◆ Фрагмент страницы
Форум » Игровой архив » Fais ce que dois, advienne que pourra, часть 1. » Ответить

Fais ce que dois, advienne que pourra, часть 1.

Fatalité: Fais ce que dois, advienne que pourra - Чему быть - того не миновать (фр. пословица). 28 августа 1572 года. Венсенский лес. Раннее утро.

Ответов - 37, стр: 1 2 3 All

Генрих де Бурбон: А Конде с тоской поглядывал в сторону Венсенского леса. С каким наслаждением он сейчас пустил бы коня в галоп, оставив позади Париж, ужас Варфоломеевской ночи, слухи о жене – все! Свобода. Самой вожделенной была свобода. Свобода. Самое сладостное слово. И самое запретное для пленника. Слова Наварры заставили его вздрогнуть. Вопреки всему, вопреки здравому смыслу он чуть было не предложил кузену немедленно вскочить в седло! Но рука, сжимающая повод, разжалась, воинственный блеск в глазах потух, сменившись колючей иронией. - Если эти два человека – мы с вами, сир, то боюсь, что наше исчезновение заметят тут же. Я даже берусь утверждать, что ваша добрая матушка Екатерина не преминула позаботилась о том, чтобы за нами бдительно следили. Неужели вы думаете, кузен, что нас с вами отпустят так просто, так легко? Конде усмехнулся, кивнув головой на стражу, расставленную вокруг поляны. Когда взойдет солнце, им придется несладко в начищенных кирасах. - Но ничего, кажется, я научился добродетели терпения, сир. И вам советую.

◆ Задание A
Приведите нумерованным списком строки записей между строкой с «Roughly how far» и строкой с «1.67 metres» включительно, пропустив пустые строки.
◆ Задание B
Продолжите сцену разговора Конде с Наваррой в Венсенском лесу, начав сразу после последней фразы фрагмента.
Текст и записи — два самостоятельных материала, между собой не связанных.

Данные, извлечённые из коллекции:
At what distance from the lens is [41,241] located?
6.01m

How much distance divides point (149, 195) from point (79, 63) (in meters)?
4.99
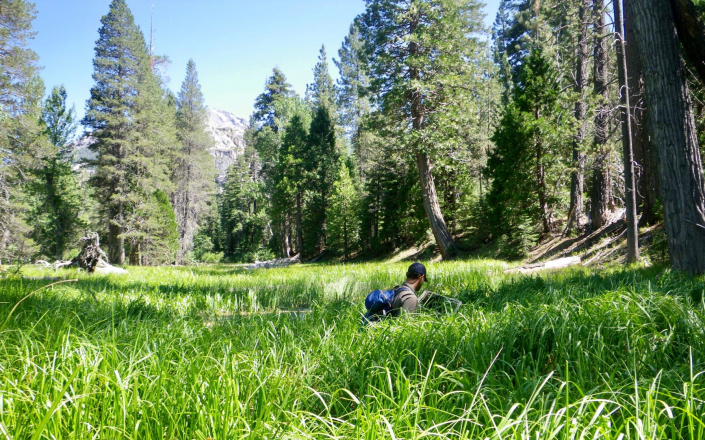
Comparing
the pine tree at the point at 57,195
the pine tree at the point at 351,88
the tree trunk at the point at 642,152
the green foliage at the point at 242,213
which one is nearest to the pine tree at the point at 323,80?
the pine tree at the point at 351,88

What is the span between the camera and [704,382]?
204 centimetres

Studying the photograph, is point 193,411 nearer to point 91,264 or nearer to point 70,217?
point 91,264

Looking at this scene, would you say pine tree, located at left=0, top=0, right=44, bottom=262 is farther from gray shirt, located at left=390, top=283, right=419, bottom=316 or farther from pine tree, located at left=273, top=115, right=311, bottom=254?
gray shirt, located at left=390, top=283, right=419, bottom=316

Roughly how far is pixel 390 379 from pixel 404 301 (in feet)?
6.89

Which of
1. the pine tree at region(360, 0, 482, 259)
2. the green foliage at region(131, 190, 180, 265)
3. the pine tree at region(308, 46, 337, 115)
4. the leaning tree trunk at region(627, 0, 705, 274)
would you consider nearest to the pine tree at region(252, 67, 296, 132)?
the pine tree at region(308, 46, 337, 115)

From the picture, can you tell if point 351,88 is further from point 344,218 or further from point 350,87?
point 344,218

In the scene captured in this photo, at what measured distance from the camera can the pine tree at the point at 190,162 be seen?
38.5 m

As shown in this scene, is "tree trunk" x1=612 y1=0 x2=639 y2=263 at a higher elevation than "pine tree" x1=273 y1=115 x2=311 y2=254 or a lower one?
lower

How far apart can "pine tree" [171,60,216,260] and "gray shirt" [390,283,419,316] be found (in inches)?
1423

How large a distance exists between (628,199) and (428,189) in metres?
9.11

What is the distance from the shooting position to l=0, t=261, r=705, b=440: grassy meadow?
1.67 metres

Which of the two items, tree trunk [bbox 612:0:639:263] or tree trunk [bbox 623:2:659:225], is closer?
tree trunk [bbox 612:0:639:263]

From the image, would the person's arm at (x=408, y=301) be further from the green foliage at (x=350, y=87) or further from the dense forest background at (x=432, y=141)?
the green foliage at (x=350, y=87)

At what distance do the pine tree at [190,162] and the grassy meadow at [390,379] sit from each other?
3680 centimetres
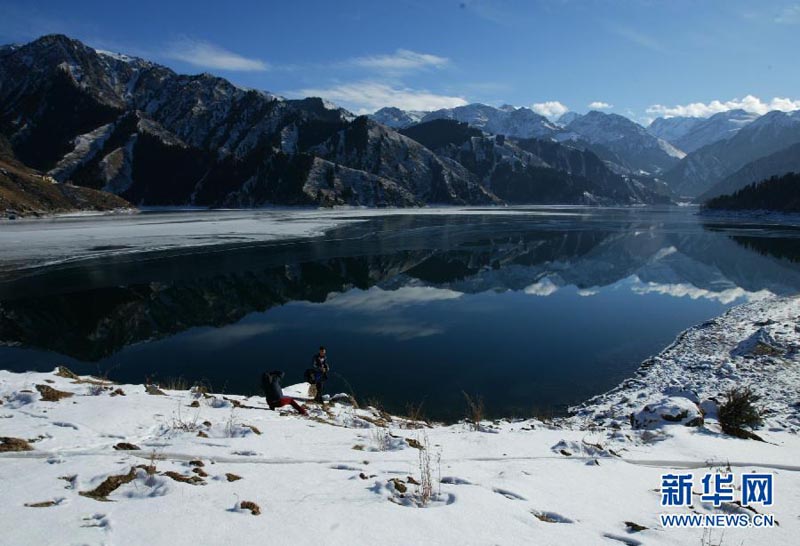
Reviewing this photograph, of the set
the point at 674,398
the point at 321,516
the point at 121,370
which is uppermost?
the point at 321,516

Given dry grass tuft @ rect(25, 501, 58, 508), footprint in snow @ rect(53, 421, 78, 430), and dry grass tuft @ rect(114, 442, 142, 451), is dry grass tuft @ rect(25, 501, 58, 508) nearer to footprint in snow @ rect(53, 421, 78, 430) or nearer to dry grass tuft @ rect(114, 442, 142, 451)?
dry grass tuft @ rect(114, 442, 142, 451)

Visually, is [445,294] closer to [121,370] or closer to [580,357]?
[580,357]

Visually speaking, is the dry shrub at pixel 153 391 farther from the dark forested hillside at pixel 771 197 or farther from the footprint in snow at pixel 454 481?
the dark forested hillside at pixel 771 197

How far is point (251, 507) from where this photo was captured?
6.51 meters

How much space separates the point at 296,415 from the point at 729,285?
4326cm

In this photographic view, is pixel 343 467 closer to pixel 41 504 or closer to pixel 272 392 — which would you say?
pixel 41 504

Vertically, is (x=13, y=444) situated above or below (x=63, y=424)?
Answer: above

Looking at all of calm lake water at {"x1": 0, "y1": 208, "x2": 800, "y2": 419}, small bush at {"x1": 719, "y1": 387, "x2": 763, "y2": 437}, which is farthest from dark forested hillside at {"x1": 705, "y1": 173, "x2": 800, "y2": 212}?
small bush at {"x1": 719, "y1": 387, "x2": 763, "y2": 437}

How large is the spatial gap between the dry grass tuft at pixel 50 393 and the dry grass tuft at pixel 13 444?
305cm

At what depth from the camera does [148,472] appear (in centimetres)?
729

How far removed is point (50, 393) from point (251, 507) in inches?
327

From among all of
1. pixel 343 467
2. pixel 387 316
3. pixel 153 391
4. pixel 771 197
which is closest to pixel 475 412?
pixel 343 467

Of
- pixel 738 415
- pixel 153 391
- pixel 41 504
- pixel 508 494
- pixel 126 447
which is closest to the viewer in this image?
pixel 41 504

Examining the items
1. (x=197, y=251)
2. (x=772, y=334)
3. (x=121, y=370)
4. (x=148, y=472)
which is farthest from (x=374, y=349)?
(x=197, y=251)
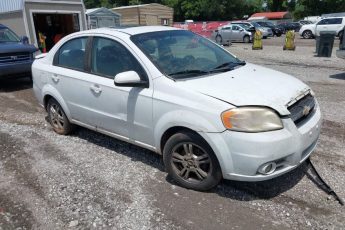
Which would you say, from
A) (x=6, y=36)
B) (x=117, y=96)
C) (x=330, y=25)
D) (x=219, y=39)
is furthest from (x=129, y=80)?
(x=330, y=25)

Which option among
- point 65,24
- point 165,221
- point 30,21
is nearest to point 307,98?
point 165,221

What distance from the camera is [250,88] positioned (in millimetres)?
3439

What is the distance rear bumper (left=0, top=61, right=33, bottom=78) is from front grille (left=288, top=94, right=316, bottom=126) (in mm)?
7802

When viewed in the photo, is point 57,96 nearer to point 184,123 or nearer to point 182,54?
point 182,54

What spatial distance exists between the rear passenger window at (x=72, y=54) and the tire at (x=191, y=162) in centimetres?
185

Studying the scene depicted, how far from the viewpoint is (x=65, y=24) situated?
16969 millimetres

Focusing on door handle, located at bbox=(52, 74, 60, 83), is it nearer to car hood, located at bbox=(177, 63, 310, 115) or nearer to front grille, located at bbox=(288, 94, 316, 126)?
car hood, located at bbox=(177, 63, 310, 115)

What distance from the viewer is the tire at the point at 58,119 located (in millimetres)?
5269

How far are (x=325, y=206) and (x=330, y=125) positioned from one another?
2591mm

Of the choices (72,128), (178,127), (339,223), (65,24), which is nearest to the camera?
(339,223)

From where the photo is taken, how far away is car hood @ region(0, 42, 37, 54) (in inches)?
349

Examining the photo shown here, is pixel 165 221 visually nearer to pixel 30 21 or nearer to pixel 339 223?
pixel 339 223

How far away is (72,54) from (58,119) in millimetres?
1141

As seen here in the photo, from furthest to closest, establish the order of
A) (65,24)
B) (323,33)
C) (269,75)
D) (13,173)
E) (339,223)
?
1. (65,24)
2. (323,33)
3. (13,173)
4. (269,75)
5. (339,223)
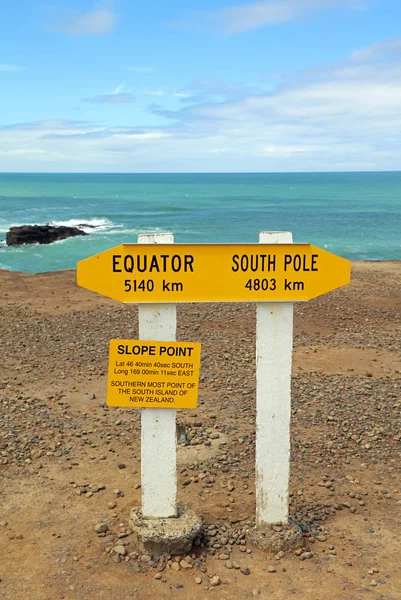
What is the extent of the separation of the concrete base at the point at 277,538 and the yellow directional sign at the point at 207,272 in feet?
6.30

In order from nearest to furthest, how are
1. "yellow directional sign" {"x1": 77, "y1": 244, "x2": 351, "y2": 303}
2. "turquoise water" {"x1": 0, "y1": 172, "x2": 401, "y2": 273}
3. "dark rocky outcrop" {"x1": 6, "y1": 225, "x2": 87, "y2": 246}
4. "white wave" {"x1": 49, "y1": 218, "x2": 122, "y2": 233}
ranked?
"yellow directional sign" {"x1": 77, "y1": 244, "x2": 351, "y2": 303}, "turquoise water" {"x1": 0, "y1": 172, "x2": 401, "y2": 273}, "dark rocky outcrop" {"x1": 6, "y1": 225, "x2": 87, "y2": 246}, "white wave" {"x1": 49, "y1": 218, "x2": 122, "y2": 233}

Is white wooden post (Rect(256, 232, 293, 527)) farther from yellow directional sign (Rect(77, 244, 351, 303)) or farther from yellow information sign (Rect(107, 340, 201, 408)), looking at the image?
yellow information sign (Rect(107, 340, 201, 408))

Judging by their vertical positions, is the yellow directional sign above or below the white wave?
above

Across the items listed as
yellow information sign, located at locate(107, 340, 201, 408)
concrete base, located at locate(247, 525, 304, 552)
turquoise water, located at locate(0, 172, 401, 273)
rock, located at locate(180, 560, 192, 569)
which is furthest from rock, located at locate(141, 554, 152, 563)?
turquoise water, located at locate(0, 172, 401, 273)

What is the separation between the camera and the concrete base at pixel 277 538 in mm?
4953

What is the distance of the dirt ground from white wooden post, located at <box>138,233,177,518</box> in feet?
1.43

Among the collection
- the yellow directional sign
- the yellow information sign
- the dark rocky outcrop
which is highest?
the yellow directional sign

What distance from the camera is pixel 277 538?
496 cm

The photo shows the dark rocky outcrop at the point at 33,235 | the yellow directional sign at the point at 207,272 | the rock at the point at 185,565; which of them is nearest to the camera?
the yellow directional sign at the point at 207,272

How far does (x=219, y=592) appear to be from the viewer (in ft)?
14.7

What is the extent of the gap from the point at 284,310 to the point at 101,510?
254 cm

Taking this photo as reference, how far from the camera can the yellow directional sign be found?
4598 millimetres

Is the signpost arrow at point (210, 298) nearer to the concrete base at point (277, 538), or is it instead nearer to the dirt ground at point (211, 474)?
the concrete base at point (277, 538)

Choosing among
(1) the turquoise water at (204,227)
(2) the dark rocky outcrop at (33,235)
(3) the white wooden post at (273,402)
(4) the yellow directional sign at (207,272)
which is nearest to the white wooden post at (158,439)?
(4) the yellow directional sign at (207,272)
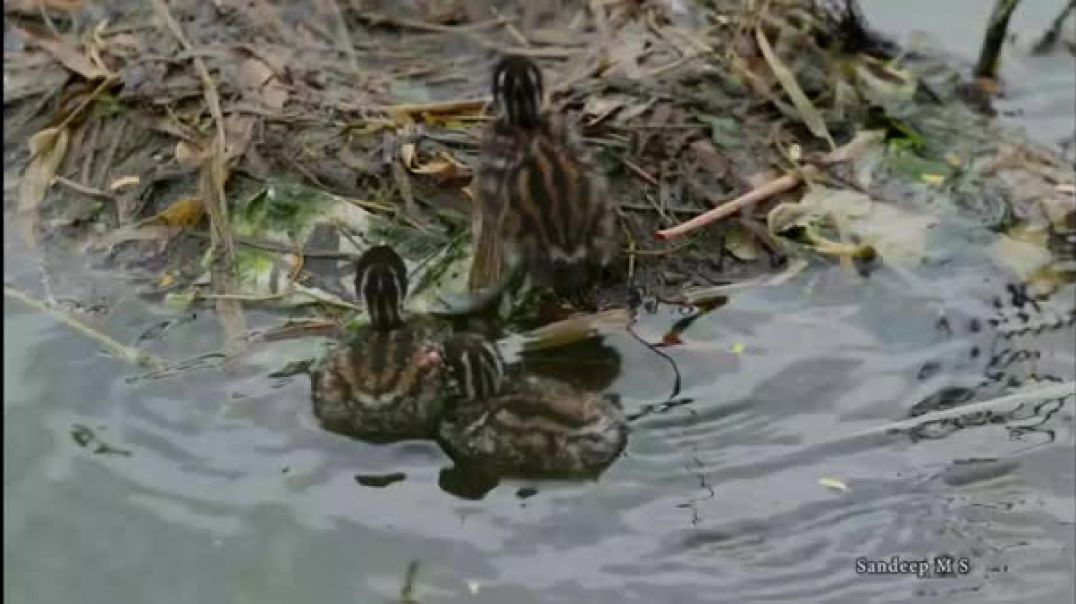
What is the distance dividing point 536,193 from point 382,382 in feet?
1.59

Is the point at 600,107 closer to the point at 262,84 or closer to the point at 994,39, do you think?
the point at 262,84

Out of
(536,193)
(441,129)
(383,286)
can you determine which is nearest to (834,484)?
(536,193)

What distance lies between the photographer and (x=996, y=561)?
2982mm

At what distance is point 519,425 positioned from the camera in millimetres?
3068

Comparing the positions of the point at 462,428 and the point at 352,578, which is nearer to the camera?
the point at 352,578

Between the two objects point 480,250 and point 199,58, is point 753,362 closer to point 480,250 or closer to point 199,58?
point 480,250

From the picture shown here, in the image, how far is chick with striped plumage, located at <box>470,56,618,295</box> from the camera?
3318mm

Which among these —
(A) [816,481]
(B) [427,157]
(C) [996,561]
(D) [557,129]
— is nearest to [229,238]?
(B) [427,157]

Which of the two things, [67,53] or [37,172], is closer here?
[37,172]

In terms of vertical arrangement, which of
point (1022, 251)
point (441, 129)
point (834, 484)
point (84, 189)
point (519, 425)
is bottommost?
point (834, 484)

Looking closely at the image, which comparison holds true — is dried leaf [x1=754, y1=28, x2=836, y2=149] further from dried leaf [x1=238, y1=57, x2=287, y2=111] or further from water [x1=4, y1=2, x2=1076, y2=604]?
dried leaf [x1=238, y1=57, x2=287, y2=111]

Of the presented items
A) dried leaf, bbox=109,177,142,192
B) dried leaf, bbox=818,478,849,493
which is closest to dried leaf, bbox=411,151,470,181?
dried leaf, bbox=109,177,142,192

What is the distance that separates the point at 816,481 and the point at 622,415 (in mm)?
366

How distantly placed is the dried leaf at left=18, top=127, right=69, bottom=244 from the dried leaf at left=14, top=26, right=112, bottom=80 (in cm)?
17
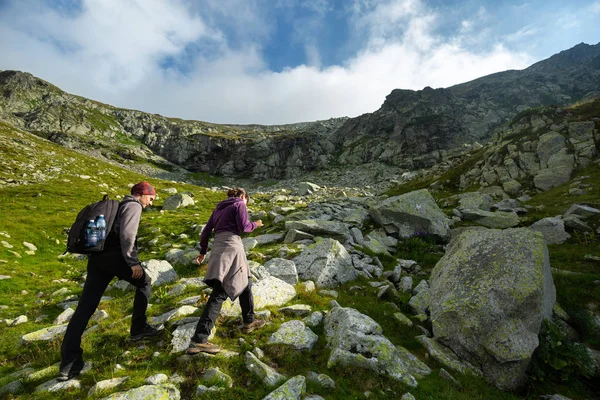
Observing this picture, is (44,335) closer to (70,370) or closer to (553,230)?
(70,370)

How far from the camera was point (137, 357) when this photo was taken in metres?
6.26

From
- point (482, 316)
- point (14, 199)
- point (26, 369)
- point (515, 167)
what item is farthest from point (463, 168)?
point (14, 199)

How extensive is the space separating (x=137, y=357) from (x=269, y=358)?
10.0 feet

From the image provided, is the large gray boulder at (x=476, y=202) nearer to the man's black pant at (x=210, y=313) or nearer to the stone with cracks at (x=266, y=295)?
the stone with cracks at (x=266, y=295)

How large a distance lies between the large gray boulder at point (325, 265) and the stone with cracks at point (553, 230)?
11635 mm

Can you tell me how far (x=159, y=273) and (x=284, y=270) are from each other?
18.2ft

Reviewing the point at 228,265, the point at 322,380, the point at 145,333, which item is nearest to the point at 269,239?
the point at 228,265

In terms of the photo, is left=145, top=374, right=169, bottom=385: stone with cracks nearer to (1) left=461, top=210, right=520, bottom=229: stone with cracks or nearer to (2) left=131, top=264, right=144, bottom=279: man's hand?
(2) left=131, top=264, right=144, bottom=279: man's hand

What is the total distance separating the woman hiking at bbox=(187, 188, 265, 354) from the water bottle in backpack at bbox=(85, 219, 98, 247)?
252 centimetres

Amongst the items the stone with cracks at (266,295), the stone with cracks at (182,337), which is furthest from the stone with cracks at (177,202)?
the stone with cracks at (182,337)

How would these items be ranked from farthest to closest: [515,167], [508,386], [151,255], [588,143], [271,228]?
[515,167] < [588,143] < [271,228] < [151,255] < [508,386]

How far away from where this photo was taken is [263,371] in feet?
18.6

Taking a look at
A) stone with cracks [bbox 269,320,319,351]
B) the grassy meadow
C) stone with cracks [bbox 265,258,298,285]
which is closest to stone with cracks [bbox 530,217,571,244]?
the grassy meadow

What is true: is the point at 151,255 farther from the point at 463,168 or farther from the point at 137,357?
the point at 463,168
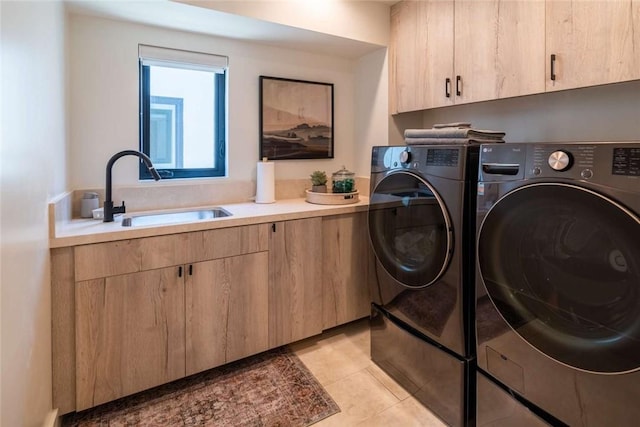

◆ Итоговый ответ A
1. Roughly how far is pixel 390 379 from pixel 404 301 (in feet)?
2. 6.89
3. Which of
4. 1. the pine tree at region(360, 0, 482, 259)
5. 2. the green foliage at region(131, 190, 180, 265)
6. 3. the pine tree at region(308, 46, 337, 115)
7. 4. the leaning tree trunk at region(627, 0, 705, 274)
8. would you consider nearest to the pine tree at region(252, 67, 296, 132)?
9. the pine tree at region(308, 46, 337, 115)
10. From the picture, can you tell if point 351,88 is further from point 344,218 or further from point 350,87?
11. point 344,218
12. In the scene captured in this photo, at what measured distance from the camera can the pine tree at the point at 190,162 be seen?
13. 38.5 m
14. As shown in this scene, is "tree trunk" x1=612 y1=0 x2=639 y2=263 at a higher elevation than "pine tree" x1=273 y1=115 x2=311 y2=254 or a lower one?
15. lower
16. How far apart can "pine tree" [171,60,216,260] and "gray shirt" [390,283,419,316] be found (in inches)?
17. 1423
18. How large a distance exists between (628,199) and (428,189) in metres?
19. 9.11
20. What is the distance from the shooting position to l=0, t=261, r=705, b=440: grassy meadow?
21. 1.67 metres

◆ Итоговый ответ B
Henri de Navarre: - Что мне еще остается? - невесело усмехнулся Генрих. - Я уже научился терпению, притворству, ложным похвалам, умею видеть уши у стен и читать между строк и слов, но черт возьми, как же иногда все это надоедает! Кто мешает нам вскочить сейчас на этих добрых лошадей и... И нет Парижа. Нет королевы Екатерины, которая спит и видит свою дочь вдовой. Нет короля, нет ужасов Варфоломеевской ночи, нет Анжуйского, нет Алансона... А потом можно будет вести свою игру. Ведь ему предрекали стать королем! И Генрих Наваррский в глубине души совершенно не собирался с этим предсказанием спорить. Но увы - пока это было невозможно. Беарнец не был столь наивен, чтобы не понимать: сейчас его не выпустят из-под надзора ни на миг. - Но вы, конечно, правы, друг мой. Я уверен, что в эту самую минуту за нами наблюдает не одна пара глаз. Моя матушка столь добра, что уж наверняка обеспечила нам достойный эскорт. Что делать? Нам остается только ждать. Так давайте же ждать с удовольствиием! Удовольствий неподалеку расхаживало немало, в роскошных платьях самых модных цветов. Генрих улыбнулся. - Идемся, Конде. Скоро все начнется! Почему бы нам, пока король не созвал всех, не порадоваться жизни? Взгляните, весь цвет Лувра сегодня здесь. Какая красотка вон там, смотрите! Рядом с Маргаритой. О, а за этот цветок я отдал бы половину моего наваррского королевства! Положительно, я не намерен упускать такую возможность! Бросив поводья и продолжая своей обезоруживающей улыбкой, Генрих направился к толпе придворных, разгуливающих на поляне.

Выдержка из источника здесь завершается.